Quoted text:
-- start --

Comments on the New India Assurance Co. Ltd. v. Hilli Mutipurpose Cold Storage Pvt. Ltd. Reported in 2020 (3) KLT 59 (SC) = 2020(2) KLT OnLine 1003(SC) and Dissent on the 45 Days Rule
By Sajeer H., Court Officer, Kerala State Consumer Disputes Redressal Commission,TVM
Comments on the New India Assurance Co. Ltd. v. Hilli Mutipurpose Cold Storage Pvt. Ltd. Reported in 2020 (3) KLT 59 (SC) = 2020(2) KLT OnLine 1003(SC) and Dissent on the 45 Days Rule
(By Sajeer H., Court Officer, Kerala State Consumer Disputes Redressal Commission, Thiruvananthapuram)
The titled case was the culmination of a reference made to the Constitution Bench of the Apex Court, and relates to the grant of time for filing response or version to a complaint under the provisions of the Consumer Protection Act, 1986. The first question referred was whether Section 13(2)(a) of the Act, which limits the time for the respondent/opposite party to file his response to the complaint to 30 days or such extended period, not exceeding 15 days, should be read as mandatory or directory or whether the District Forum has the power to extend the time for filing the version beyond the period of 15 days, in addition to the initial 30 days. The second question which was referred to it was, what would be the commencing point of limitation of the period of 30 days stipulated in the aforesaid Section.
The Constitution Bench of the Apex Court held that the District Forum has no power to extend the time for filing the response to the complaint beyond the period of 15 days in addition to the initial 30 days as contemplated under Section 13 of the Act and the commencing point of the limitation of 30 days would be from the date of receipt of the notice accompanied by the complaint of the opposite party along with the documents produced, and not mere receipt of the notice of the complaint. It has also been held that the provision aforesaid was mandatory and not directory.

-- end --

Dataset records:

-- start --

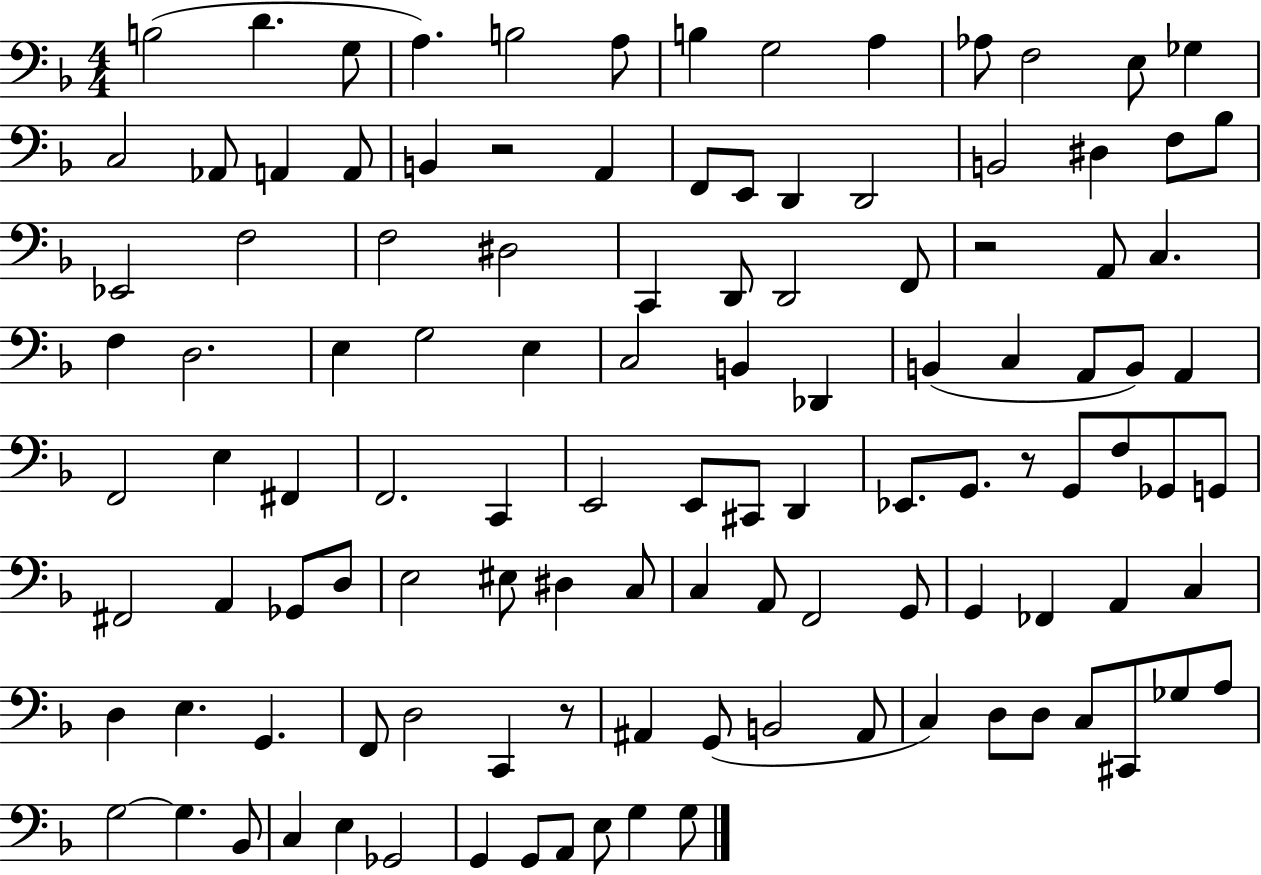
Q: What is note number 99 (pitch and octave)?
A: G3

-- end --
-- start --

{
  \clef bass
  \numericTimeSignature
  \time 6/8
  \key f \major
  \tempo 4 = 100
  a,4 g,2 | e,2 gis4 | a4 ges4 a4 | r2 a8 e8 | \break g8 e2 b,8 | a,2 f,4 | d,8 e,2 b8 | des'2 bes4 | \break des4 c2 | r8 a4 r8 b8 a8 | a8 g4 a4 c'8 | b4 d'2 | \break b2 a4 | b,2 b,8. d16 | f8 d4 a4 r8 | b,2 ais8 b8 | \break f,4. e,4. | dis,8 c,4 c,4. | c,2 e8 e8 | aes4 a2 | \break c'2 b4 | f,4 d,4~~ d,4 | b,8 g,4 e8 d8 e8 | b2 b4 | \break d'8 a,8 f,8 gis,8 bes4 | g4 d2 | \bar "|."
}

-- end --
-- start --

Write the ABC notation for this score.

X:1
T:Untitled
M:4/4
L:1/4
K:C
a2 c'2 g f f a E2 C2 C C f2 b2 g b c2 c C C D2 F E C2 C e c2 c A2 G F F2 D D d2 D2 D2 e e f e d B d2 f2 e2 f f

-- end --

Written instruction 1:
From the case commentary, list each item whose receipt, according to the Constitution Bench's holding, starts the 30-day period for the opposite party's response.
Written instruction 2:
Answer the following from the case commentary:
(a) Under which statute is the response or version to a complaint filed?
(b) What post does the author of the case commentary hold?
(c) Did the Constitution Bench hold the provision mandatory or directory?
Written instruction 3:
Duplicate the passage of the case commentary between "The Constitution Bench of the Apex Court held" and "and not directory.", inclusive.

Final answer 1:
- The notice
- The complaint
- The documents produced

Final answer 2:
(a) The Consumer Protection Act, 1986.
(b) Court Officer, Kerala State Consumer Disputes Redressal Commission, Thiruvananthapuram.
(c) Mandatory.

Final answer 3:
The Constitution Bench of the Apex Court held that the District Forum has no power to extend the time for filing the response to the complaint beyond the period of 15 days in addition to the initial 30 days as contemplated under Section 13 of the Act and the commencing point of the limitation of 30 days would be from the date of receipt of the notice accompanied by the complaint of the opposite party along with the documents produced, and not mere receipt of the notice of the complaint. It has also been held that the provision aforesaid was mandatory and not directory.